There have been many others before you who have made it through medical school with various disabilities. Schools are required to make accomodations - if that means you only scrub into cases where you can sit, so be it.
But, off the topic...I always thought Prev Med was at least 3+ years (ie, programs are either 2 years, not including an internship year [usually Prelim Med or FP], 3 years, some are combined IM/Prev Med in 4 years, and others require that you complete a full PC residency [ie, 3 years in FP, IM, etc.) before applying to their 2 year program in Prev Med.
While it does sound like those programs that are 2 years in length only consist of 1 clinical year (the first year is dedicated to research, getting your MPh), you will still have general medical training and all its physical requirements before getting into a Prev Med program.
Well, as far as the standing thing goes, I can comment about an intern and good friend of mine, who, while she doesn't have a neurological condition, she's 8 months pregnant and on her MICU rotation, which is long hours and lots of rounding. They've allowed her to round in a chair that's wheeled around (not a wheelchair - a normal chair with wheels) and most of her colleagues are very understanding. I think people are willing to make accomadations when necessary...

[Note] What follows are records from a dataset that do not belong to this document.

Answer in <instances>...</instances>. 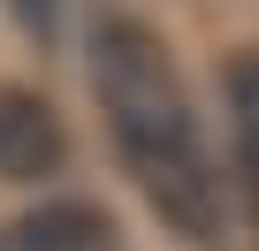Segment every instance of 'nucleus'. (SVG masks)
I'll return each mask as SVG.
<instances>
[{"mask_svg": "<svg viewBox=\"0 0 259 251\" xmlns=\"http://www.w3.org/2000/svg\"><path fill=\"white\" fill-rule=\"evenodd\" d=\"M69 168V130L31 84H0V183H46Z\"/></svg>", "mask_w": 259, "mask_h": 251, "instance_id": "2", "label": "nucleus"}, {"mask_svg": "<svg viewBox=\"0 0 259 251\" xmlns=\"http://www.w3.org/2000/svg\"><path fill=\"white\" fill-rule=\"evenodd\" d=\"M107 243H114V221L92 198H38L16 221V251H107Z\"/></svg>", "mask_w": 259, "mask_h": 251, "instance_id": "3", "label": "nucleus"}, {"mask_svg": "<svg viewBox=\"0 0 259 251\" xmlns=\"http://www.w3.org/2000/svg\"><path fill=\"white\" fill-rule=\"evenodd\" d=\"M92 99L107 114V137L130 168V183L145 190V206L191 236L213 243L221 236V175L213 153L198 137L191 91L176 76V54L153 23H138L130 8H99L92 16Z\"/></svg>", "mask_w": 259, "mask_h": 251, "instance_id": "1", "label": "nucleus"}, {"mask_svg": "<svg viewBox=\"0 0 259 251\" xmlns=\"http://www.w3.org/2000/svg\"><path fill=\"white\" fill-rule=\"evenodd\" d=\"M8 8H16V23H23L31 38H54V31H61V0H8Z\"/></svg>", "mask_w": 259, "mask_h": 251, "instance_id": "5", "label": "nucleus"}, {"mask_svg": "<svg viewBox=\"0 0 259 251\" xmlns=\"http://www.w3.org/2000/svg\"><path fill=\"white\" fill-rule=\"evenodd\" d=\"M229 137H236V183L259 221V46L229 61Z\"/></svg>", "mask_w": 259, "mask_h": 251, "instance_id": "4", "label": "nucleus"}]
</instances>
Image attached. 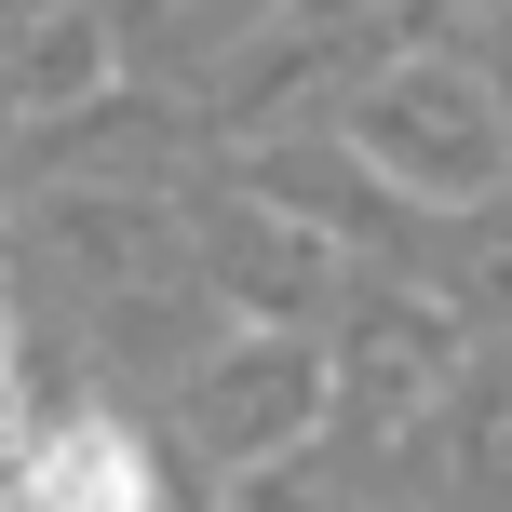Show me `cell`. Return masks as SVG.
Here are the masks:
<instances>
[{"label":"cell","mask_w":512,"mask_h":512,"mask_svg":"<svg viewBox=\"0 0 512 512\" xmlns=\"http://www.w3.org/2000/svg\"><path fill=\"white\" fill-rule=\"evenodd\" d=\"M364 135H378L391 162H418L432 189H472V176L499 162V122H486V95H472V81H445V68H432V81H391V95L364 108Z\"/></svg>","instance_id":"6da1fadb"}]
</instances>
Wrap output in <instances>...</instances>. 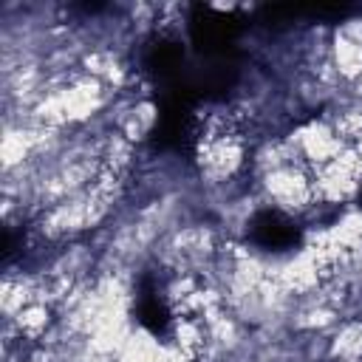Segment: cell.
Here are the masks:
<instances>
[{
  "mask_svg": "<svg viewBox=\"0 0 362 362\" xmlns=\"http://www.w3.org/2000/svg\"><path fill=\"white\" fill-rule=\"evenodd\" d=\"M187 28L198 57H221V54H232V45L240 34V17L229 11H218L204 3H192Z\"/></svg>",
  "mask_w": 362,
  "mask_h": 362,
  "instance_id": "1",
  "label": "cell"
},
{
  "mask_svg": "<svg viewBox=\"0 0 362 362\" xmlns=\"http://www.w3.org/2000/svg\"><path fill=\"white\" fill-rule=\"evenodd\" d=\"M249 240L260 249H272V252H283V249H294L300 243V229L291 218H286L277 209H263L249 221Z\"/></svg>",
  "mask_w": 362,
  "mask_h": 362,
  "instance_id": "3",
  "label": "cell"
},
{
  "mask_svg": "<svg viewBox=\"0 0 362 362\" xmlns=\"http://www.w3.org/2000/svg\"><path fill=\"white\" fill-rule=\"evenodd\" d=\"M184 82L198 99H223L238 82V59L235 54L198 57L195 62H187Z\"/></svg>",
  "mask_w": 362,
  "mask_h": 362,
  "instance_id": "2",
  "label": "cell"
},
{
  "mask_svg": "<svg viewBox=\"0 0 362 362\" xmlns=\"http://www.w3.org/2000/svg\"><path fill=\"white\" fill-rule=\"evenodd\" d=\"M141 65L147 71V76L156 82V85H164V82H173L184 74L187 68V54L181 48L178 40L173 37H158V40H150L144 54H141Z\"/></svg>",
  "mask_w": 362,
  "mask_h": 362,
  "instance_id": "4",
  "label": "cell"
},
{
  "mask_svg": "<svg viewBox=\"0 0 362 362\" xmlns=\"http://www.w3.org/2000/svg\"><path fill=\"white\" fill-rule=\"evenodd\" d=\"M136 317H139V322H141L150 334H156V337L167 334V328H170V311H167V305H164V300H161L158 286L153 283V277H144L141 286H139Z\"/></svg>",
  "mask_w": 362,
  "mask_h": 362,
  "instance_id": "5",
  "label": "cell"
}]
</instances>
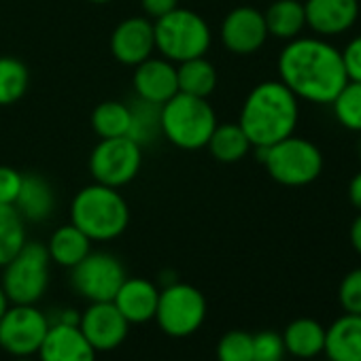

as disabilities go, being able to stand for limited periods of time is actually not too bad. you won't have any problem meeting the technical standards for admission anyplace if that is your main disability. and under the law, schools have to accommodate you if you have a documented disability that qualifies under the law--and you are not obligated to disclose it while applying. that said, i'm sure there is a lot of grey area in terms of actual attitudes towards med students with disabilities.
i use a wheelchair and am applying next year. i hope and expect i'll get in somewhere, although i also expect that i'll have to deal with some predjudice along the way--as well as some people who are excited about my background and perspective.
by the way, you might consider getting yourself a wheelchair once you get to the clinical rotations. using one some of the time doesn't obligate you to not stand when you want or need to... and they can be great tools for conserving energy and getting around quickly.